Cette décision n’est pas uniquement le fruit d’un besoin momentané, mais le résultat d’une série de circonstances qui définissent un changement profond sur le marché du livre en France. En 1981, après plusieurs années de négociations entre les différentes parties concernées – politiciens, distributeurs et éditeurs –, la loi Lang, ministre de la Culture du gouvernement dirigé par François Mitterrand, est adoptée. Elle interdit d’appliquer une remise supérieure à 5 % sur le prix de couverture des livres. Dans le même temps, le phénomène d’hyperconcentration, amorcé au milieu du siècle (Schwuer 1998), semble avoir provoqué deux mouvements opposés : d’une part, des groupes éditoriaux de plus en plus dominants se forment sur le marché, d’autre part, des managers expérimentés entreprennent des initiatives indépendantes et, entre 1974 et 1988, sous l’impulsion de ces vétérans de l’édition, une cinquantaine de nouvelles micro-maisons d’édition voient le jour chaque année (Mollier 1995). La maison d’édition de Nadeau s’inscrit pleinement dans ce mouvement centrifuge, reconnaissant dans les œuvres traduites une ligne principale du catalogue et, dans ce courant, une place importante est réservée aux auteurs italiens. Pier Paolo Pasolini (La Nouvelle Jeunesse, 1979), Alessandro Manzoni (Les Fiancés, 1982 ; Histoire de la colonne infâme, 1982), Giorgio Caproni (Le mur de la terre, 1985 ; Le compte de Kevenhüller, 1987), Giuseppe Pontiggia (Le joueur invisible, 1985 ; Le Rayon d’ombre, 1988), cinq œuvres de Sciascia, entre rééditions et nouvelles parutions, et cinq titres d’Andrea Zanzotto.
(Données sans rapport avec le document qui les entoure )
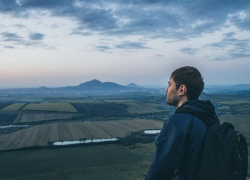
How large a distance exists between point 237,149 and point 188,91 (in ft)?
2.44

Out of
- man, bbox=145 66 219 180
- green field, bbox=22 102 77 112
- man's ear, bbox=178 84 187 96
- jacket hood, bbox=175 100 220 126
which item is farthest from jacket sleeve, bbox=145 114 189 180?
green field, bbox=22 102 77 112

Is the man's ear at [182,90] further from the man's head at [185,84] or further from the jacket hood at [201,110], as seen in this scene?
the jacket hood at [201,110]

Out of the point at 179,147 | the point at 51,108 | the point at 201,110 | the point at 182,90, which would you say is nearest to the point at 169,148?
the point at 179,147

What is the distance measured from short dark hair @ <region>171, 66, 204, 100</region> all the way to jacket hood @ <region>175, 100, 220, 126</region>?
0.54 feet

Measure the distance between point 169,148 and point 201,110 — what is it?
1.65 ft

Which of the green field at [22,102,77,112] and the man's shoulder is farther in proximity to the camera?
the green field at [22,102,77,112]

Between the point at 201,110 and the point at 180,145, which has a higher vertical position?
the point at 201,110

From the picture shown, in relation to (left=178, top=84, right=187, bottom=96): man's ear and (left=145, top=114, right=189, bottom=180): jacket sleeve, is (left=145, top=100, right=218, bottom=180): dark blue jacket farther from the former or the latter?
(left=178, top=84, right=187, bottom=96): man's ear

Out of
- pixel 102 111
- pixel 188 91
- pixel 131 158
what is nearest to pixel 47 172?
pixel 131 158

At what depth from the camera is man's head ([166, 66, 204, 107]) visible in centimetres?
241

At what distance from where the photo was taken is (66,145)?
35094mm

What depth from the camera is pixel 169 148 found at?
2043 millimetres

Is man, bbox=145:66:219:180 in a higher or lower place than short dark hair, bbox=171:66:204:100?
lower

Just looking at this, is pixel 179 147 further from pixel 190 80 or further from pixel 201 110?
pixel 190 80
Outre les articles et les ouvrages, Nadeau interagit avec la culture italienne par d’autres moyens, favorisant ainsi sa large diffusion en France. Le critique parisien est l’un des protagonistes de cette initiative ambitieuse, née dans les années 1960, qui visait à créer une revue transnationale avec une triple rédaction franco-italo-allemande. Le projet, qui prendra le nom de Gulliver et dont l’ambition démesurée sera la cause de son échec, ne verra jamais le jour, mais servira de prétexte à la création d’un réseau de relations entre l’éditeur français et certains des intellectuels italiens les plus en vue de l’époque, tels qu’Elio Vittorini, Francesco Leonetti et Italo Calvino. Avec Vittorini, Nadeau nouera une solide amitié en rédigeant la préface de la traduction française du Diario in pubblico (Vittorini, Journal en public, 1961). Plusieurs années plus tard, en 2006, Nadeau publiera lui aussi son Journal en public, rendant ainsi hommage à son ami. Ce n’est pas la seule fois où l’intellectuel parisien se charge, à travers une préface, de présenter au public français un auteur italien : en 1995, Nadeau introduit Fontamara de Silone (Grasset, 1995), rappelant le tollé suscité par le texte lors de sa première parution en France en 1934.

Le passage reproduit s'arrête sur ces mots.